Читать ««Свет ты наш, Верховина...»» онлайн - страница 109

Матвей Григорьевич Тевелев

— И с тех пор вы перестали бояться мертвецов?

— С тех пор я начала бояться и живых.

— И меня в том числе?

— Вас? — Ружана делает паузу и, заглянув мне в глаза, поводит головой. — Вас — нет…

Несмело впервые я беру Ружану под руку. Ружана на мгновение задерживает дыхание, словно перед неожиданно возникшим распутьем, и вдруг доверчиво прижимается к моей руке. И это доверчивое ее движение красноречивее всех слов, оно наполняет меня неизъяснимой, тихой радостью, сознанием, что с моей жизнью готова слиться жизнь еще одного существа, дороже которого нет для меня теперь никого.
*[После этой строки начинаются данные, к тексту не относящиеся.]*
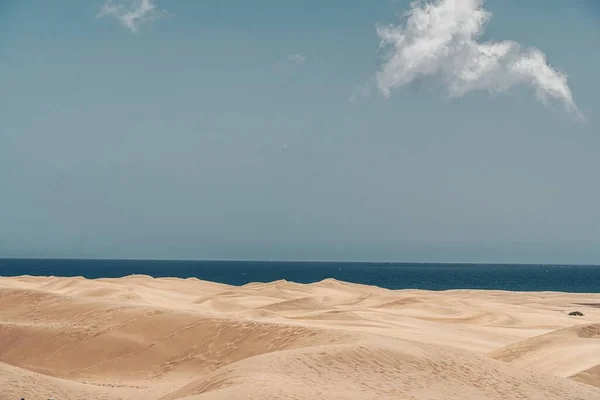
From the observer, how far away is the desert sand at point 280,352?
42.9ft

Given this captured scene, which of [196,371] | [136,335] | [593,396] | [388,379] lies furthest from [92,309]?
[593,396]

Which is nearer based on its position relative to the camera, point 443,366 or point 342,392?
point 342,392

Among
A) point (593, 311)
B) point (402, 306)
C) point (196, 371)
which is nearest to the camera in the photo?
point (196, 371)

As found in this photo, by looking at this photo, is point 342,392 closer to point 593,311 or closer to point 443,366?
point 443,366

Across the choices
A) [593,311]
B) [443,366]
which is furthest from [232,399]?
[593,311]

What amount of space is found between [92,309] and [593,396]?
18.6 meters

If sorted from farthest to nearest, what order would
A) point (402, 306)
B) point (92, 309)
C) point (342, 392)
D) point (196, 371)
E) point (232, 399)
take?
point (402, 306)
point (92, 309)
point (196, 371)
point (342, 392)
point (232, 399)

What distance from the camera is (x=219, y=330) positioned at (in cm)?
2189

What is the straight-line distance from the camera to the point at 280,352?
48.0 feet

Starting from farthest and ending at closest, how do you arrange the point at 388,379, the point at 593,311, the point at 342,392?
the point at 593,311 → the point at 388,379 → the point at 342,392

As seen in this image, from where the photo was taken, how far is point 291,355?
1408cm

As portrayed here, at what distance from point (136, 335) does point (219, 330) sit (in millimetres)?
3066

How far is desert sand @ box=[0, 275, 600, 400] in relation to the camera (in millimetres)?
13070

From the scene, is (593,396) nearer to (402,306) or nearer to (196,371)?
(196,371)
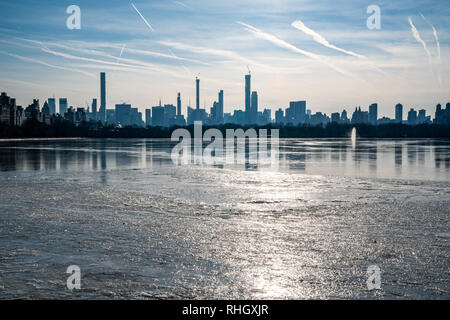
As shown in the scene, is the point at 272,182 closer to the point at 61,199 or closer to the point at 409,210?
the point at 409,210

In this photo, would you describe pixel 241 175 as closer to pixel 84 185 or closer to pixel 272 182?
pixel 272 182

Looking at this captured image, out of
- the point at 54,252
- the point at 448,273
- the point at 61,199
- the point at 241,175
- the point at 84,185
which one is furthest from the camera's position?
the point at 241,175
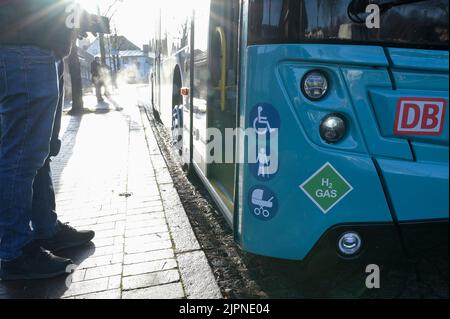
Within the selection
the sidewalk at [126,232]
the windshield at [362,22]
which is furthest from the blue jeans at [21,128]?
the windshield at [362,22]

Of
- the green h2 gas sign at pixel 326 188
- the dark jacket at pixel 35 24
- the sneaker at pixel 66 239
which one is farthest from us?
the sneaker at pixel 66 239

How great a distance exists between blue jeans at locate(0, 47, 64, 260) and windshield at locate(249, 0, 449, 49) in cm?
145

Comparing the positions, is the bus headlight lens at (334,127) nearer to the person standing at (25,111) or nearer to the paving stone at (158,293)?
the paving stone at (158,293)

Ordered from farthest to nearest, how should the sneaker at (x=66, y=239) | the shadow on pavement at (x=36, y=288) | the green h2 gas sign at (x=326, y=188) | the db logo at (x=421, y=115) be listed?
the sneaker at (x=66, y=239) < the shadow on pavement at (x=36, y=288) < the green h2 gas sign at (x=326, y=188) < the db logo at (x=421, y=115)

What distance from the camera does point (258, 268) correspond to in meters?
2.55

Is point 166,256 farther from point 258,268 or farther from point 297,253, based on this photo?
point 297,253

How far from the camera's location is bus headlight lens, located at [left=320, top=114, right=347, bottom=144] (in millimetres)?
1883

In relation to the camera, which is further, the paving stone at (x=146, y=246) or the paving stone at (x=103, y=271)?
the paving stone at (x=146, y=246)

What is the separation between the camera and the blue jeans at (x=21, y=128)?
221 centimetres

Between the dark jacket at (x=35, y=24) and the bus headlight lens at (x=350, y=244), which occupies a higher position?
the dark jacket at (x=35, y=24)

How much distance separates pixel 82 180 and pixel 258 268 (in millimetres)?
3137

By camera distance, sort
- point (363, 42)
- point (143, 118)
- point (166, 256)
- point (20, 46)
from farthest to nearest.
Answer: point (143, 118), point (166, 256), point (20, 46), point (363, 42)

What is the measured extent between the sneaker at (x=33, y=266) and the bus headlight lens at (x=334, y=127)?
1.90 metres
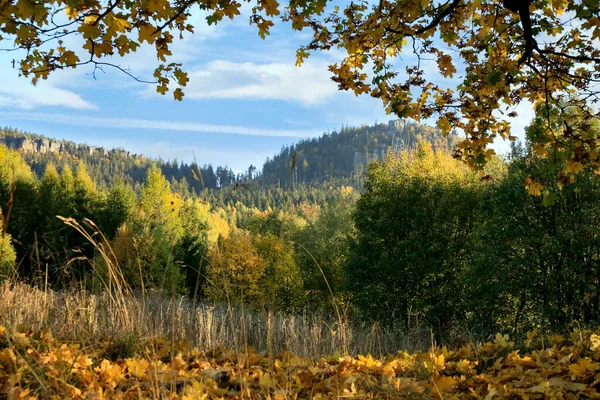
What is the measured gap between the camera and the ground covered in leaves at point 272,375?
2.72 meters

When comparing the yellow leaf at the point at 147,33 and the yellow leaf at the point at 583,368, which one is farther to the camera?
the yellow leaf at the point at 147,33

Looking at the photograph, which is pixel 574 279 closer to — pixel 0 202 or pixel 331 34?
pixel 331 34

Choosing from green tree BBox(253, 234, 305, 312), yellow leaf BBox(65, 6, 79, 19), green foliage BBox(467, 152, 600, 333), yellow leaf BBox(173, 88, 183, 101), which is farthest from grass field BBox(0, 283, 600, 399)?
green tree BBox(253, 234, 305, 312)

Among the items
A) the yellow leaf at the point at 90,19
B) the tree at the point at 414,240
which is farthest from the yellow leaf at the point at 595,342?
the tree at the point at 414,240

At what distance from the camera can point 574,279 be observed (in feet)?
49.0

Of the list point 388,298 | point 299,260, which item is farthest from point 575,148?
point 299,260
Выбившиеся из-под шапочки волосы Ружаны касаются моей щеки. Я целую их осторожно, боясь хоть чем-нибудь осквернить светлую эту минуту.

— Не надо, — просит Ружана, — не надо, Иванку, увидят.

— Кто?

— Хотя бы вот они, звезды, — улыбается Ружана.

— Звезды? Они уже привыкли к этому, — произношу я с ответной улыбкой. — Сколько сейчас в мире таких, как мы, и скольких эти звезды видели до нас, и скольких еще увидят после!

— А мне кажется, Иванку, что мы одни, что других нет и не было… И ничего я больше не хочу, — уже шепотом продолжает Ружана, — кроме одного: всегда быть вместе, вот так, как сейчас, всегда…

— И во всем, — добавляю я.

Ружана делает движение.

— А разве любовь, то, что мы… любим друг друга, еще не все?

— Очень много, но не все, — отвечаю я.

— Для вас, — печально произносит Ружана. — У вас, должно быть, бездонное сердце, Иванку.

— Это хорошо или плохо?

— Не знаю. Но люди с таким сердцем сами бывают несчастливы. А я хочу счастья для нас, — ведь это так немного, правда?

— Не больше того, чего хотят все люди.

— Вы опять о всех, — укоризненно вздыхает Ружана. — Ну что же, я и на это согласна. Видите, какая я покорная.

— Ружана, милая… — я целую ее руки, заглядываю в глаза, и они опять светят мне мягким, ласковым светом.

26

Зима прошла в разъездах, закупках семян, составлении рационов для скота, разбивке матлаховской земли для предстоящих посевов.

Матлах очень быстро вернулся из Праги. Пражские профессора с их противоречивыми советами и мало обнадеживающими обещаниями раздражали его не менее, чем ужгородские врачи. Одна мысль, что придется лечиться бог знает какой срок и сколько крон может вылететь в трубу как раз тогда, когда он, Матлах, затеял такое огромное дело, приводила его в тупое бешенство. Страсть к наживе была сильнее физического недуга. Он не выдержал и бежал из Праги. Он так мне и заявил: «Сбежал».

Я жил то в Верецках, где временно стоял матлаховский скот, то в Мукачеве.

С Ружаной мы виделись редко, только в те дни, когда я наезжал в Ужгород. Она была теперь для меня единственным светлым огоньком, к которому я тянулся. И стоило только увидеть ее, услышать ее голос, как мне начинало казаться, что нет больше ни горечи, ни Матлаха, ни лжи, ни Лещецкого, есть только Ружана и наша любовь, данная мне судьбой как награда за все то тяжелое и несправедливое, что выпало на мою долю.

Для старого Лембея вовсе не явилось неожиданностью, когда однажды я постучался в его комнату и попросил уделить мне несколько минут.